In her writings, Sontag tries to simplify the situation of Yugoslavia, but it is exceptionally perilous to debate the ethnic war.
Sontag also praised the position of Joschka Fischer, Vice-Chancellor and Minister for Foreign Affairs of Germany, as a politician who professed the voice of conscience. Yet within months of his Green Party entering government for the first time, in coalition with Chancellor Gerhard Schroeder's Social Democrats, Fischer started to justify NATO's attack. His slogan became "Never again Auschwitz," which is different from the old credo "Never again war." He portrayed war in Kosovo as a war against genocide. Fischer states, "We have to show people that wealthy Germany is not indifferent to this planet's crises," in Die Zeit on Thursday, March 23, 2000.[11] Fischer also mentioned that the barbaric attitude of Serbs in Kosovo is a challenge toward the security of Western Europe, since until the year 1999, Germany was the chair of the European Union.

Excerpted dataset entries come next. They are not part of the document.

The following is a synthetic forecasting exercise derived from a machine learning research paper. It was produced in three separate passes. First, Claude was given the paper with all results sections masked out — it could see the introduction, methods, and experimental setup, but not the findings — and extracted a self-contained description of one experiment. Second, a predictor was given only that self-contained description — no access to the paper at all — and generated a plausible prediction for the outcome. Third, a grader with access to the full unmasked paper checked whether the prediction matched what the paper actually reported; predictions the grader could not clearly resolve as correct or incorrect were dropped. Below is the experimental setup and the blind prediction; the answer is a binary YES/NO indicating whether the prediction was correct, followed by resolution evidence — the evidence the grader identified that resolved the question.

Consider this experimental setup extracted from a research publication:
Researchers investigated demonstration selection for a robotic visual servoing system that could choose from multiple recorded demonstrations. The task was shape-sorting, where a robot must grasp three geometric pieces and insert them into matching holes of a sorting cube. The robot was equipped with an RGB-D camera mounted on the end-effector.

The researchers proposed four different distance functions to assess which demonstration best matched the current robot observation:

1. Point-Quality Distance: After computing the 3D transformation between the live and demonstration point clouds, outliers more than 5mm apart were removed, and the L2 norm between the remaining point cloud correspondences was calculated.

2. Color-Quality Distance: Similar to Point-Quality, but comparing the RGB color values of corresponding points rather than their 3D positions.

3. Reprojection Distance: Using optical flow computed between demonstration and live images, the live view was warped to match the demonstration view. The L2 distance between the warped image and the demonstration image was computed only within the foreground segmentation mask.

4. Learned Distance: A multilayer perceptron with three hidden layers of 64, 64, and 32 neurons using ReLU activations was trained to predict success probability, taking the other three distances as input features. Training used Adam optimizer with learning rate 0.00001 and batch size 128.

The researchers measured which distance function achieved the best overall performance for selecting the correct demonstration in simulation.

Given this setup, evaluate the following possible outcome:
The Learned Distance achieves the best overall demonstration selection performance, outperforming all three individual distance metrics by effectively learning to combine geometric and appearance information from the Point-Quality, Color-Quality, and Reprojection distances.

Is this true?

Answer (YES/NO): NO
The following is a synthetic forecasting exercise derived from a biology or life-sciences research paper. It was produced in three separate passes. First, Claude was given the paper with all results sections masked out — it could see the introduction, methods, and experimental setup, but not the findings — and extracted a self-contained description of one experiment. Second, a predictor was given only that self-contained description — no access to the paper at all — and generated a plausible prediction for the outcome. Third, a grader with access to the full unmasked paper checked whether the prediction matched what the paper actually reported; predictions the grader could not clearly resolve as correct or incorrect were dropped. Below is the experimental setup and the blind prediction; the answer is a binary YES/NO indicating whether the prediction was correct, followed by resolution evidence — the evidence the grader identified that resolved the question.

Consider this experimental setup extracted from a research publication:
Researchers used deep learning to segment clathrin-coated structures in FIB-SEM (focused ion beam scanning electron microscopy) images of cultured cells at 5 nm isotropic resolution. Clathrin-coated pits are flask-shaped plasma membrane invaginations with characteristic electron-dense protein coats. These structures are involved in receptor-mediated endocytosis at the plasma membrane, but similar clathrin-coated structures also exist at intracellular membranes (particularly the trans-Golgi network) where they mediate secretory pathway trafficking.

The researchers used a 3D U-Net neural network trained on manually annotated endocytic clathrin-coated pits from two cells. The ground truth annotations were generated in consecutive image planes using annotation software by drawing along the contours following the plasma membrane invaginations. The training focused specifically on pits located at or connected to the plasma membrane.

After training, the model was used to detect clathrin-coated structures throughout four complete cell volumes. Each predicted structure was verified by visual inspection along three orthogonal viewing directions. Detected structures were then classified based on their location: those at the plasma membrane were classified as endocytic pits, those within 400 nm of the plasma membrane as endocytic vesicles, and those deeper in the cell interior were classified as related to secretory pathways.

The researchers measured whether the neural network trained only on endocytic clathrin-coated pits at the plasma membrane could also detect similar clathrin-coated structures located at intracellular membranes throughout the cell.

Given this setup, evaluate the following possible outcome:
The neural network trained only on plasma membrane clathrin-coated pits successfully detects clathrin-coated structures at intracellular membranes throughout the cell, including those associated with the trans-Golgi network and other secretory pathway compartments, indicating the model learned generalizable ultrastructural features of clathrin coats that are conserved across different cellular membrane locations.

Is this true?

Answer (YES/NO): YES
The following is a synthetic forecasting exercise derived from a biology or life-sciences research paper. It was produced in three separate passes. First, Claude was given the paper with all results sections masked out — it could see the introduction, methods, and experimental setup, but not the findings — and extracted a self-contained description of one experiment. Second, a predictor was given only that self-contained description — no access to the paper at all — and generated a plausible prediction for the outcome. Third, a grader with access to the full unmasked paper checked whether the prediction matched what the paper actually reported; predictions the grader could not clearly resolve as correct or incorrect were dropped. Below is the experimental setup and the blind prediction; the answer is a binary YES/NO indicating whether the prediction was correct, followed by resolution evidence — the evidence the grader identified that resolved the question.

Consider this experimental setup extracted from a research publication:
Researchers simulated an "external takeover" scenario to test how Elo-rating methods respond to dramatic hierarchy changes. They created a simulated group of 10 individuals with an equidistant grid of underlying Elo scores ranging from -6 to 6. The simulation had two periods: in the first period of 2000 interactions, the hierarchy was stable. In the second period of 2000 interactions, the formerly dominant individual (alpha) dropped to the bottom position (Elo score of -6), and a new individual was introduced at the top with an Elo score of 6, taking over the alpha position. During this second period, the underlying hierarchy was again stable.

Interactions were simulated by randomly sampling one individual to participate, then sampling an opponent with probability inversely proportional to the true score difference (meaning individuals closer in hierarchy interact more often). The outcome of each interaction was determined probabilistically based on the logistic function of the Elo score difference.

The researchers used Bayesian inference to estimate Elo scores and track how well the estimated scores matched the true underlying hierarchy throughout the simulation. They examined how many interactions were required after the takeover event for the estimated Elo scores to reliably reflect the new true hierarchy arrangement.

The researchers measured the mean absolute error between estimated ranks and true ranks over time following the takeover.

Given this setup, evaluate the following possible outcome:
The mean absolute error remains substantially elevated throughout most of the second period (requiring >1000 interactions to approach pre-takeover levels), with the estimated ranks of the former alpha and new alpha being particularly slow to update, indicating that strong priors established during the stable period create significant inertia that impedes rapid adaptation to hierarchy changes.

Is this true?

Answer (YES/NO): NO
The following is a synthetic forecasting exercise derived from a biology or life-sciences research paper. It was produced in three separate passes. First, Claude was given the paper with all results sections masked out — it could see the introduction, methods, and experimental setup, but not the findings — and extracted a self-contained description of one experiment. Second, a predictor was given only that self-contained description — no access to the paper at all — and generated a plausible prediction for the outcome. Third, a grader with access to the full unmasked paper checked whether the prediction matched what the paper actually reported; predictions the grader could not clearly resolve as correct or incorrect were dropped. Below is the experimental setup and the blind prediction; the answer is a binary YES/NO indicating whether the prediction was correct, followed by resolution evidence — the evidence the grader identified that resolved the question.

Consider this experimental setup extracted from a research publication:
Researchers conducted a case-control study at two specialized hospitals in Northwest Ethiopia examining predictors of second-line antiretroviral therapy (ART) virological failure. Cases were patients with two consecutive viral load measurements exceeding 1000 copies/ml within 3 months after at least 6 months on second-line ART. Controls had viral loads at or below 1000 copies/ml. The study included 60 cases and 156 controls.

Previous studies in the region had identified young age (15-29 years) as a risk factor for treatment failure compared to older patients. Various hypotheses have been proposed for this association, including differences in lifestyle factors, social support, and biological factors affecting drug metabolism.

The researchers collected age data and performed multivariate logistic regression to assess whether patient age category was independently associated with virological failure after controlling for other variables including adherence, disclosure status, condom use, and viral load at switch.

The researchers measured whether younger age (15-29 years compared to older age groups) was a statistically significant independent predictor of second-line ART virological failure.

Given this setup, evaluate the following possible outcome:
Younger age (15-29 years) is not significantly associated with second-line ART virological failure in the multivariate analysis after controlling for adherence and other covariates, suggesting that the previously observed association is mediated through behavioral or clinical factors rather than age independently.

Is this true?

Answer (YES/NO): NO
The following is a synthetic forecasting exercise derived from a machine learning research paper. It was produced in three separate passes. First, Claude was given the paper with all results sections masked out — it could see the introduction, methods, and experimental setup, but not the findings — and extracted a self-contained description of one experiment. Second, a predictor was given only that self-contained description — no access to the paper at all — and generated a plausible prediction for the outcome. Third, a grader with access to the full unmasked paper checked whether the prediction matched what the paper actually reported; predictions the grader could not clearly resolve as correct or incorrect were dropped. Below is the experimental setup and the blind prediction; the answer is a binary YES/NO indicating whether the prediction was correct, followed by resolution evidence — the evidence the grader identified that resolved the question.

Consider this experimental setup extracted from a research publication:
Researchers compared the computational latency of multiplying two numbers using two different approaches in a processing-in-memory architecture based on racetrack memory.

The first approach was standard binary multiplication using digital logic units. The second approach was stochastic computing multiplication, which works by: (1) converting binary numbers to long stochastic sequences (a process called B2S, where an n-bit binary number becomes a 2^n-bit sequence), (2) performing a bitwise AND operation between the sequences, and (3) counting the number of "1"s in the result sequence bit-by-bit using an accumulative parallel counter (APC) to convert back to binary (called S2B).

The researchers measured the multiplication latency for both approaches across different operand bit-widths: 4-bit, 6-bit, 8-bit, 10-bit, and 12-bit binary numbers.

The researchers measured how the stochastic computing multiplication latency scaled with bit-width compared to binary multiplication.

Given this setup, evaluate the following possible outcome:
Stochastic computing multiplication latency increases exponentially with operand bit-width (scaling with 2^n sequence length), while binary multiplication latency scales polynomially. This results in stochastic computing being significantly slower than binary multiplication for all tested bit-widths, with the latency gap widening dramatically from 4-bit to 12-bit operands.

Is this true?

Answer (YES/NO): YES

At this point, Sontag became the person who embodies the attitude that world peace can be ensured by NATO, an organization which is mainly led by the U.S. military.
e. The Changing Role of KLA: from Terrorist Group to
Freedom Fighters
To talk about the issues in Kosovo, we need to know about
the Kosovo Liberation Army (KLA).
The KLA, known to Albanians as Ushtria Clirimtare e Kosoves (UCK), is
such a mysterious group. Chris
Hedges, the New York Times Balkan
Bureau Chief from 1995 to 1998, talks about the background of KLA and their
goals in Foreign Affairs.
"The Kosovo Liberation Army (KLA) splits down a bizarre ideological divide, with hints of fascism on one side and whiffs of communism on the other. The former faction is led by the sons and grandsons of rightist Albanian fighters --either the heirs of those who fought in the World Word II fascist militias and the Skandeberg volunteer SS division raised by the Nazis, or the descendants of the rightist Albanian kacak rebels who rose up against the Serbs 80 years ago.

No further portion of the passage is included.